Simplified DNA sequences

To synthesize the segments of the genome in the simplest possible way, then to gather all the segments in the simplest way, the scientists radically simplified the sequence of the genome without modifying the real genetic information (at the level of the protein). There is plenty of room for genome simplification because biology has built-in redundancies to store genetic information. For example, for many protein components (amino acids), there are two, four or more possibilities of writing their information in DNA.

The algorithm developed by the scientists at ETH Zurich optimally exploits this redundancy of the genetic code. Using this algorithm, the researchers calculated the ideal DNA sequence for the synthesis and construction of the genome, which they eventually used for their work.

the Caulobacter ethensis-2.0 genome in a micro tube. Credit: ETH Zurich / Jonathan Venetz

As a result, scientists have introduced many small changes in the minimal genome, which are impressive in their entirety: more than one-sixth of the 800,000 DNA letters of the artificial genome have been replaced, compared to the "natural" minimal system. ". genome. "Thanks to our algorithm, we have completely rewritten our genome in a new sequence of DNA letters that no longer resembles the original sequence, but the biological function at the protein level remains the same," explains Beat Christen. .

The rewritten genome is also interesting from a biological point of view. "Our method is a litmus test to determine if we, biologists, have a good understanding of genetics, and it also allows us to highlight any gaps in our knowledge," says Beat Christen. Of course, the rewritten genome can only contain information that researchers have really understood. Any additional "hidden" information that is in the DNA sequence and has not yet been understood by the scientists would have been lost in the creation of the new code.

For research purposes, scientists have produced strains of bacteria that contain both the natural genome of Caulobacter and segments of the new artificial genome. By deactivating certain natural genes in these bacteria, researchers were able to test the functions of artificial genes. They tested each artificial gene in a multi-step process.

In these experiments, the researchers found that only about 580 of the 680 artificial genes were functional. "With the knowledge we have gained, we will be able to improve our algorithm and develop a fully functional version 3.0 of the genome," says Christen.

"Even though the current version of the genome is not yet perfect, our work shows that biological systems are built so simple that in the future we can develop computer-based design specifications based on our goals. and then build them, "says Matthias Christen. And this can be accomplished in a relatively simple way, as Beat Christen points out: "What took ten years with the approach of Craig Venter, our small group realized with our new technology in one year with manufacturing costs. 120,000 Swiss francs "

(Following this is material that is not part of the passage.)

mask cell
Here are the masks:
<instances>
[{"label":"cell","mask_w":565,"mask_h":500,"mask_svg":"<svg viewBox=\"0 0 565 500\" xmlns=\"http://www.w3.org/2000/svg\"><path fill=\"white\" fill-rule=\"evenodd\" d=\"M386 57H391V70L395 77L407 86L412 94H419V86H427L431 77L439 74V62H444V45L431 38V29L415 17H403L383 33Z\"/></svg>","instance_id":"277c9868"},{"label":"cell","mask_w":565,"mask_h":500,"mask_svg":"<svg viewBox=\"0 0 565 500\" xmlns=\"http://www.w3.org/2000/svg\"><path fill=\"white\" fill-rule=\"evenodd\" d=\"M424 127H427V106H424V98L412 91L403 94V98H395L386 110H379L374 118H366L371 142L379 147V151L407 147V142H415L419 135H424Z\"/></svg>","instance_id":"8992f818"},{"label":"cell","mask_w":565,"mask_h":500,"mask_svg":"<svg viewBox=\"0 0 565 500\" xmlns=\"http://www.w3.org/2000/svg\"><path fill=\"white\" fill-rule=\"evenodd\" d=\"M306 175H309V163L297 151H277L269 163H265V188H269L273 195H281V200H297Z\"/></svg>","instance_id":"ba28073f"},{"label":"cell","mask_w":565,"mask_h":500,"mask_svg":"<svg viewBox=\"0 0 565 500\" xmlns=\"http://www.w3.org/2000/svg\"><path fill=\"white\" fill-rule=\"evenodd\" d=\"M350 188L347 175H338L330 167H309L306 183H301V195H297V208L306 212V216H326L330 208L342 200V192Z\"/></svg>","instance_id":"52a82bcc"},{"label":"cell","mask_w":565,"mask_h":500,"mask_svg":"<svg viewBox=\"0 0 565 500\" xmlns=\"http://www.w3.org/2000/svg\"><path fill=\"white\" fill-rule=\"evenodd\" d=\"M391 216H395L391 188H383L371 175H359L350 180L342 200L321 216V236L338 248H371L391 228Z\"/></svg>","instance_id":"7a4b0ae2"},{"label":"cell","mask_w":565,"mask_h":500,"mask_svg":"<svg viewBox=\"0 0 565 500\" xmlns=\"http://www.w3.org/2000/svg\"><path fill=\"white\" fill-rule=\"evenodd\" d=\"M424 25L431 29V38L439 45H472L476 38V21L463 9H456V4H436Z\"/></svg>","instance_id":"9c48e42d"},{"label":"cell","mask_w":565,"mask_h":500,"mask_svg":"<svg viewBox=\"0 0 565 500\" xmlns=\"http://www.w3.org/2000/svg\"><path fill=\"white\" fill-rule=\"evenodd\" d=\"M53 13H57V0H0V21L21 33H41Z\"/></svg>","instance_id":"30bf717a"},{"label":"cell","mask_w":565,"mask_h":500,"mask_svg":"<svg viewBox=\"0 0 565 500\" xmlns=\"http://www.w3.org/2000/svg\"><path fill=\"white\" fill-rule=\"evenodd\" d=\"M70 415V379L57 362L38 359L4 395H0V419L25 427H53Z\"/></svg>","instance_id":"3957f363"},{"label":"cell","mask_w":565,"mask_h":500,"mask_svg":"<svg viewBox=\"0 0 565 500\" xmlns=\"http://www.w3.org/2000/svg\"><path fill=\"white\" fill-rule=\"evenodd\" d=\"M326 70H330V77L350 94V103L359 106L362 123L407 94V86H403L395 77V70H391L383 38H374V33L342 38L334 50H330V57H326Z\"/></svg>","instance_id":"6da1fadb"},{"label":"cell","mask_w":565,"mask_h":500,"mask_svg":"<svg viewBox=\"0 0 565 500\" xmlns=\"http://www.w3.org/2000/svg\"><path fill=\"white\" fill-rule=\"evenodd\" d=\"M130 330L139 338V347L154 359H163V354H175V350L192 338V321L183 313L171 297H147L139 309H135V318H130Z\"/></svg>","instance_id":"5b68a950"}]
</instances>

"We believe that it will soon be possible to produce functional bacterial cells with such a genome," said Beat Christen. Such a development would have great potential. Possible future applications include synthetic microorganisms that could be used in biotechnology for the production of pharmaceutically active complex molecules or vitamins, for example. The technology can be used universally for all microorganisms, not just for Caulobacter. Another possibility would be the production of DNA vaccines.

"As promising as research results and possible applications may be, they require an in-depth discussion of society about the purposes for which this technology can be used and, at the same time, how abuse can be avoided" says Beat Christen. It is still unclear when the first bacterium with an artificial genome will be produced – but it is now clear that it can and will be developed. "We need to use the time we have for intensive discussions between scientists, as well as throughout society, and we are ready to contribute to this discussion with all the expertise we have."